The plan said: ‘When recruiting temporary staff, systems, trusts and primary care networks should prioritise the use of bank staff before more expensive agency and locum options and reducing the use of ‘off framework’ agency shifts during 2020/21.
‘Through its Bank Programme, NHS England and NHS Improvement will work with employers and systems to improve existing staff banks’ performance on fill rates and staff experience, aiming by 31 March 2021 to increase the number of staff registered with banks.’
Flexible working should form part of ‘standard induction conversations’ for new starters and annual appraisals, the document added.
It said: ‘Requesting flexibility – whether in hours or location – should not require a justification, and as far as possible should be offered regardless of role, team, organisation and grade.’
NHS England added that it will develop online ‘guidance and training’ on flexible working by December 2020.
This will provide ‘the tools to develop and assess applications for flexible working, with a view to supporting flexibility as a default’, it said.
The plan also said that the pandemic has seen ‘more than 500 GPs returning to work alongside 1,000 locums and other GPs to support the Coronavirus Clinical Assessment Service (CCAS)’.
And it said HEE is ‘exploring the development of a return to practice scheme’ for doctors in the remainder of 2020/21, which would create ‘a route from temporary professional registration back to full registration’.
According to the Government, a recent survey of returners to health and social care revealed around half were interested in continuing after the pandemic.
Commenting on the launch of the plan, health secretary Matt Hancock said: ‘Every single person working in the NHS has contributed to an unprecedented national effort to beat back this virus and save lives. They have protected us and in return this government will do everything in its power to protect and support them.
‘By making the NHS the best place to work we’ll recruit and retain more talent and deliver 50,000 more nurses, 6,000 more doctors in general practice and 26,000 staff primary care professionals.
‘Our NHS people deserve to get on with caring for patients and this crisis has proved there’s bureaucracy that our healthcare system can do better without. So I’m urging people across the NHS and social care to speak up about what red tape you can do without to allow you to better deliver the high-quality care you are renowned for.’
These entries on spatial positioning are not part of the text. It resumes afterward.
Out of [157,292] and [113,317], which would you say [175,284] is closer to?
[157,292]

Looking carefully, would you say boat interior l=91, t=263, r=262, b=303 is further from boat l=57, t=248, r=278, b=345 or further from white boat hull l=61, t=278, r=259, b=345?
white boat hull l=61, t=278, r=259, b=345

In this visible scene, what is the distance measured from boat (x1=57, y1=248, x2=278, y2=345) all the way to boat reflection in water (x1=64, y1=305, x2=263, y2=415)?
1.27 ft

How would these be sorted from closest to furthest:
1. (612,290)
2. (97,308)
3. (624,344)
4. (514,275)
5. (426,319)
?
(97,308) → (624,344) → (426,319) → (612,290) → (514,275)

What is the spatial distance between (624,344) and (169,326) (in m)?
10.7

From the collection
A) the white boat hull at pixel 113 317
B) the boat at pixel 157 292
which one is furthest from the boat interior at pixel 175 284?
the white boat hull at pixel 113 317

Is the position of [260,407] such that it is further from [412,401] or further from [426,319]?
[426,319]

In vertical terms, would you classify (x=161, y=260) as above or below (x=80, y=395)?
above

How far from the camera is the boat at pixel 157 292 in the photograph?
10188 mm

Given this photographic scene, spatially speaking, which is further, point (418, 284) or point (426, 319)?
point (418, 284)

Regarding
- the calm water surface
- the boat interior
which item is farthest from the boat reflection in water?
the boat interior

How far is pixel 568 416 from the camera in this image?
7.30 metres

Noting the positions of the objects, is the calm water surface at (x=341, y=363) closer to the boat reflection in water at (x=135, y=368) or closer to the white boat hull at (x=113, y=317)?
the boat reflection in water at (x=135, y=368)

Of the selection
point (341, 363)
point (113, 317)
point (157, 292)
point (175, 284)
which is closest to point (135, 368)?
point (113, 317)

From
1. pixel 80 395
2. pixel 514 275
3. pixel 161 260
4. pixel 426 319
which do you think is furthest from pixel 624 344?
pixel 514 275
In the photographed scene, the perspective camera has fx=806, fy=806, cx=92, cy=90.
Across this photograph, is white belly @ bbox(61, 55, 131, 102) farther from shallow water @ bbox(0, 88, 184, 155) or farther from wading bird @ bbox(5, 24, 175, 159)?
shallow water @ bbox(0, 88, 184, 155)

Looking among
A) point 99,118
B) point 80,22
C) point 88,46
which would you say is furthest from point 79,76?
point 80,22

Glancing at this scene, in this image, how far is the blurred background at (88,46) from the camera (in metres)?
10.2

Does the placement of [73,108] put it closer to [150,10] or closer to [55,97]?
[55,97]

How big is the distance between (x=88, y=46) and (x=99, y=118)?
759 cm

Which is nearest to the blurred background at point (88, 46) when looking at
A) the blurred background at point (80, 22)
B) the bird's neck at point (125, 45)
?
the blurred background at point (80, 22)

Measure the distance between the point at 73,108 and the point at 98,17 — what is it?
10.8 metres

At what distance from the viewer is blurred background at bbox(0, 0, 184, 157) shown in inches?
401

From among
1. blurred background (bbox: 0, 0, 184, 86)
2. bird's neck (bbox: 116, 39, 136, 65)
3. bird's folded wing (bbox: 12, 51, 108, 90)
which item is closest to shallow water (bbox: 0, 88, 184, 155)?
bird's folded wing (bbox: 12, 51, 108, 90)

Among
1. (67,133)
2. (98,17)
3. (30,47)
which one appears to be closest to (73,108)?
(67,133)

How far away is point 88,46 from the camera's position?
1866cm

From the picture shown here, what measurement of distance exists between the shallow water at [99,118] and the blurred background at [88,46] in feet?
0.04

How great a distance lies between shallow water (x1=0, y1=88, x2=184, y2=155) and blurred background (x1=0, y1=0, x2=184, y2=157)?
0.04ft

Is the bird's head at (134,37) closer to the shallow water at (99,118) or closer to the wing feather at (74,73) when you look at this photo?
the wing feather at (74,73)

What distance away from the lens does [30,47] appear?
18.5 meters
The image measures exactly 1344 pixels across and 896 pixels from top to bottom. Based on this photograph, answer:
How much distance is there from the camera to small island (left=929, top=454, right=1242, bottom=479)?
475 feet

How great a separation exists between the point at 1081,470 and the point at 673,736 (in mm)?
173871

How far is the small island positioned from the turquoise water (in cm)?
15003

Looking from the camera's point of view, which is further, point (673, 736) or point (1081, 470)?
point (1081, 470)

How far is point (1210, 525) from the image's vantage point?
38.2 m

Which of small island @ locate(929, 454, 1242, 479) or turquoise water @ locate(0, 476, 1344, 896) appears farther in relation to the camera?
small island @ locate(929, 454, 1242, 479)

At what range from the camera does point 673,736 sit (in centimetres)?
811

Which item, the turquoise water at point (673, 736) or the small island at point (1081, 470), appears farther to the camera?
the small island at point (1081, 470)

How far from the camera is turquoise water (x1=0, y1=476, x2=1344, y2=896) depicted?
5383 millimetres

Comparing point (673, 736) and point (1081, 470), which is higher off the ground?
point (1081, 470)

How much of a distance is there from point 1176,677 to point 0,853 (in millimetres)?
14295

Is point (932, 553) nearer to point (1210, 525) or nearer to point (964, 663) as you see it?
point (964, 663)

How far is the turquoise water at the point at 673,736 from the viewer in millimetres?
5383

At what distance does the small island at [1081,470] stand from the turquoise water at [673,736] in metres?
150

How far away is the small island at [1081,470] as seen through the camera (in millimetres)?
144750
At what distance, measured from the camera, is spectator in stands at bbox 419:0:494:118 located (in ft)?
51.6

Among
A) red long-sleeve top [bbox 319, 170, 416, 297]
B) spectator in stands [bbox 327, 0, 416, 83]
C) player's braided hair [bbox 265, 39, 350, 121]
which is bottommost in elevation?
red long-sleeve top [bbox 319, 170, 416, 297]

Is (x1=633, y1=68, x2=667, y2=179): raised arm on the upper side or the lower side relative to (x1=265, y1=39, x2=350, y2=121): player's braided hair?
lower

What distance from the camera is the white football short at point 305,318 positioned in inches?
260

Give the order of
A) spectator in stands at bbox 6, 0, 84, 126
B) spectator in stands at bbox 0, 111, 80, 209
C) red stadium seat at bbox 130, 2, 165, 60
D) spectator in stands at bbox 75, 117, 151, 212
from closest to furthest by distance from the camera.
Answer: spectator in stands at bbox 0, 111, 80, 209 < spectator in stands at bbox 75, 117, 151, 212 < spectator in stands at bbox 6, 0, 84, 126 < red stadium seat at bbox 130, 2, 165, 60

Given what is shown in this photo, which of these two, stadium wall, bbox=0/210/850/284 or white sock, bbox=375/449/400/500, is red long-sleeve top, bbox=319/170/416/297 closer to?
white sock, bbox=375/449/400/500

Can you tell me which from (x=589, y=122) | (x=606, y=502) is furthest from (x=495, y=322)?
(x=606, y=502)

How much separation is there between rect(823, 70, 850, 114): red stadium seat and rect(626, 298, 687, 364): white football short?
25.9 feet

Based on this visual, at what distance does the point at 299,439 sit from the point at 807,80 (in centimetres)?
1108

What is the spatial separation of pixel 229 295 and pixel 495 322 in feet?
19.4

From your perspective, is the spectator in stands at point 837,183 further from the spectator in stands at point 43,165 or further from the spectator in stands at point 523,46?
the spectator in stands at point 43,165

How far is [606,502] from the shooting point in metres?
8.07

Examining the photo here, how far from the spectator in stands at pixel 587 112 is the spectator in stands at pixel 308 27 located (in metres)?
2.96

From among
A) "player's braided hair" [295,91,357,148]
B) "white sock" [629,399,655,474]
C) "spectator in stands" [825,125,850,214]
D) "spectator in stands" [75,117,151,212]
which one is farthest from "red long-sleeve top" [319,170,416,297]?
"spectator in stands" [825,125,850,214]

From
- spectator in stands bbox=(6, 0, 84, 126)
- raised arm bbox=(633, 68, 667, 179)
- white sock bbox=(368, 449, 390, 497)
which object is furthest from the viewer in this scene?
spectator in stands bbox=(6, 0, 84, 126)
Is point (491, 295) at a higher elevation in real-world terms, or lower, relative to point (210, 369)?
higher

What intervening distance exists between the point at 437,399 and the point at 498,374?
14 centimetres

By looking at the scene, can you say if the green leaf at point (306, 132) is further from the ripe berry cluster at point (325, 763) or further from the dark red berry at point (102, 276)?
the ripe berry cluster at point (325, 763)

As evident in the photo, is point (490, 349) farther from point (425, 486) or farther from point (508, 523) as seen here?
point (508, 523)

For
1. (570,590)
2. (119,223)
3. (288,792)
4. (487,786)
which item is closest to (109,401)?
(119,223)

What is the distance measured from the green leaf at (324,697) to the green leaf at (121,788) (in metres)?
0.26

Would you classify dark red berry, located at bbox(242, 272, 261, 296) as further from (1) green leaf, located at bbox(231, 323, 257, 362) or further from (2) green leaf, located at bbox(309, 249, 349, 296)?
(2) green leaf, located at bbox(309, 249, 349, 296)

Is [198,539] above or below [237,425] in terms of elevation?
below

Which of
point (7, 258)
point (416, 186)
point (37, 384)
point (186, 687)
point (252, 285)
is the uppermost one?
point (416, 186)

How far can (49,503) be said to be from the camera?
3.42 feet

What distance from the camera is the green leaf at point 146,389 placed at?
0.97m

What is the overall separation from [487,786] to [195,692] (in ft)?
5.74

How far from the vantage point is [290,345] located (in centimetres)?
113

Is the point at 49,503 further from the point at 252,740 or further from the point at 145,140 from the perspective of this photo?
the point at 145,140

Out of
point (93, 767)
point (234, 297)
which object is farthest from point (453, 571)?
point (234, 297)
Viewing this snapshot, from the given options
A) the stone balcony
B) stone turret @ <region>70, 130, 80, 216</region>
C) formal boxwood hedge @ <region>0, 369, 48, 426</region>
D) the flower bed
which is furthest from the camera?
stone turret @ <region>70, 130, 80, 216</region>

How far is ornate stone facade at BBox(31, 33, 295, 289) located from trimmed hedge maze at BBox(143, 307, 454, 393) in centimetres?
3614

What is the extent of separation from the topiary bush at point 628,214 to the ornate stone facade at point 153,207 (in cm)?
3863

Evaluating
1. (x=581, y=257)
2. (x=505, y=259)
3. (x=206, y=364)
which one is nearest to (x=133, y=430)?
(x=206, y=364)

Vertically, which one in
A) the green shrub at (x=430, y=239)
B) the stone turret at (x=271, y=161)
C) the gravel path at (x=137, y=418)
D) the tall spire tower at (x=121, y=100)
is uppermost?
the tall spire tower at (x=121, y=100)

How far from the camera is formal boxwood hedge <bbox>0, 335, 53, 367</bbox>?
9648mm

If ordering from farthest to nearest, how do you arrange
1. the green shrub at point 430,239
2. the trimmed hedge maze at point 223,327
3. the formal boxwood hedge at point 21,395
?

BMA council chair Dr Chaand Nagpaul said he was encouraged to see the plan highlighting ‘several areas for improvement that the BMA has been calling for’, including ‘a focus on wellbeing, research and education, equality and diversity and flexible working’.
But he called for clarity on the scale of plans to extend the workforce; more detail on how the Government intends to retain staff; and for the plan to factor in the wider demand being placed on the NHS due to the Covid-19 backlog.
He said: ‘What is important now is delivering these plans in a timely manner so that these long-overdue aspirations become reality… Delivering this will require new resources; it is vital that the Government matches these ambitions with a transparent long-term costed funding plan that delivers these long-overdue changes.’